3. In First Appeal No. 568 of 2010, the wife has challenged the judgment and decree passed by the Family Court in Family Suit No. 215 of 2008 by virtue of which the husband has been granted decree of divorce. In First Appeal No. 736 of 2009, the wife has challenged very same judgment of Family Court in so far as her petition for judicial separation was dismissed. The wife has also sought enhancement of the monthly maintenance of Rs. 3000.00 fixed by the Family Court on the ground that the husband is earning handsome income. He is employed as a Clerk in a Co-operative Bank. He has additional source of income from musical orchestra in which he participates professionally.

4. Before the Family Court, the wife’s grounds for judicial separation were that she was ill-treated by the husband and other family members. She was being taunted for inadequate dowry which she had brought. She was made to over work by the family of the husband. She was even when not keeping well, not taken to the doctor for medical treatment. On one occasion, the mother-in-law had falsely blamed her for missing earrings.

5. The husband, initially, also had filed petition seeking decree of judicial separation. However, since for several years after husband and wife, started residing separately there was no reconciliation, the husband sought and was granted permission to amend his petition converting the same into one for divorce under Section 13(l)(ib) of the Hindu Marriage Act, 1955 (“the Act” for short). Case of the husband before the Family Court was that he had treated the wife properly. The wife had never shown willingness to perform her duties and responsibilities of married life. Time and again, she would make false excuses and she was not interested in cohabitation with the husband. She had deserted the husband on 15.5.2001, never to return to the matrimonial home.

6. The Family Court in the impugned judgment, framed following issues:

1. Whether the petitioner-wife Sapnaben proves that opponent has done mental and physical cruelty with her?

2. Whether the petitioner-wife Sapnaben is entitled to get the decree of judicial separation?

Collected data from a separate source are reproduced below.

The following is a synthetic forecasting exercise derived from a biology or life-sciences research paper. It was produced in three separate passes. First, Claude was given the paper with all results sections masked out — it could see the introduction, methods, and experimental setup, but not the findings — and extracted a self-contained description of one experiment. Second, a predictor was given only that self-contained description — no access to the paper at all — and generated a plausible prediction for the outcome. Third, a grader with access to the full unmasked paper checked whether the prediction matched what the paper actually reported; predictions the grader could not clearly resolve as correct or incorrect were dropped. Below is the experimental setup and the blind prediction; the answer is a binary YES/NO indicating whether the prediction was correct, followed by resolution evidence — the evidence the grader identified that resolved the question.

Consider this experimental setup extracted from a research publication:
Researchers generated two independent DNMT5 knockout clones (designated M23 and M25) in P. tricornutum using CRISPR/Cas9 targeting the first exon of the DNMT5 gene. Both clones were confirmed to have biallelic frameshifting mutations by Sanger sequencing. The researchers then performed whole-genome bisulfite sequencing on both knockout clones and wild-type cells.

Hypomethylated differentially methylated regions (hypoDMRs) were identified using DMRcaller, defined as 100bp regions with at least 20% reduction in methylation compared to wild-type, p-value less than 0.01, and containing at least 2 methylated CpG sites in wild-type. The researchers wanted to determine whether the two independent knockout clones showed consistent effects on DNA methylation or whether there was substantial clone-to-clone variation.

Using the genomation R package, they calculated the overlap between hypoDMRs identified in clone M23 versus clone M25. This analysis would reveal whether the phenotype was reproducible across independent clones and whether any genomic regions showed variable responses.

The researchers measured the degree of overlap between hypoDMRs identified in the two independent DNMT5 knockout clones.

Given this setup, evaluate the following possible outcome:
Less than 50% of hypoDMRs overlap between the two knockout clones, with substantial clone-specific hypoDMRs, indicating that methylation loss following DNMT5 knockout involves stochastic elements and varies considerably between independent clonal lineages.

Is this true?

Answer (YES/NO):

3. Whether any of the petitions is premature?

4. Whether the opponent husband Darshanbhai proves that petitioner-wife has deserted him without reasonable and sufficient cause?

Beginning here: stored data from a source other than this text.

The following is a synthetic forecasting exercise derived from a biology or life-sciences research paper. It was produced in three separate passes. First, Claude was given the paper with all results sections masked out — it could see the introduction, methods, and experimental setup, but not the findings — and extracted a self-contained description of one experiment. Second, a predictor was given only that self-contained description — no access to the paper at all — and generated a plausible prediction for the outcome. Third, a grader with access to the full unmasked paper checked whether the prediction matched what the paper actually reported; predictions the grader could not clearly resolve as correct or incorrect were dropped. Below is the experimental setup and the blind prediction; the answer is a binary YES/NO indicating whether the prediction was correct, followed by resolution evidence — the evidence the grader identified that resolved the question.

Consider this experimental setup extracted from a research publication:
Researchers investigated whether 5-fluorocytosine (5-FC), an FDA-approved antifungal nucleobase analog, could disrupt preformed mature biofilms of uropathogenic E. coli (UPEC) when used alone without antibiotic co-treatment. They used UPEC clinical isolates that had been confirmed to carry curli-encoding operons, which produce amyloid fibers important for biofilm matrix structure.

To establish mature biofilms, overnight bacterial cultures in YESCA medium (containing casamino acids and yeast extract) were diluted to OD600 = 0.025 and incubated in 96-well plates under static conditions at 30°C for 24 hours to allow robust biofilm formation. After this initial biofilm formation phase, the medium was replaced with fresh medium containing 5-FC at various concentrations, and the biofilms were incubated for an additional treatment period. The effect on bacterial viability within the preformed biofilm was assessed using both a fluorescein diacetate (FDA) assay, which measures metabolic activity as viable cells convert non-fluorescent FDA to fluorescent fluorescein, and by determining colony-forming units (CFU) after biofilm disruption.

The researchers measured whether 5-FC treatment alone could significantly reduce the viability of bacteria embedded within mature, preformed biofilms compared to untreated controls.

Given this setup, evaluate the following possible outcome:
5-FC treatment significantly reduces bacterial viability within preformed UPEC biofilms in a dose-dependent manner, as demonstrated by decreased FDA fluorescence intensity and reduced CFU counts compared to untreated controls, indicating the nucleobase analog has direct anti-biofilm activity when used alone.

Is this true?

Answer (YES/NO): NO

5. Whether the opponent husband is entitled to get the decree of divorce on the ground of desertion?

6. What order and decree?

7. Answers by the Family Court on such issues were as follows:

1. In the negative.

2. In the negative.

3. None of the petition is premature.

4. In the affirmative.

5. In the affirmative.

6. As per final order.

8. Primarily, the Family Court came to the conclusion that the wife had deserted the husband without any just cause or excuse. The learned Judge refused to believe the wife’s allegations of being treated with cruelty which compelled her to leave her matrimonial home. The learned Judge noted that the cohabitation lasted only for about 100 days. In short, the view of the learned Judge was that the wife had no cause or excuse for not residing with the husband. In terms of Section 13(l)(ib) of the Act, he, therefore, granted decree of divorce to the husband.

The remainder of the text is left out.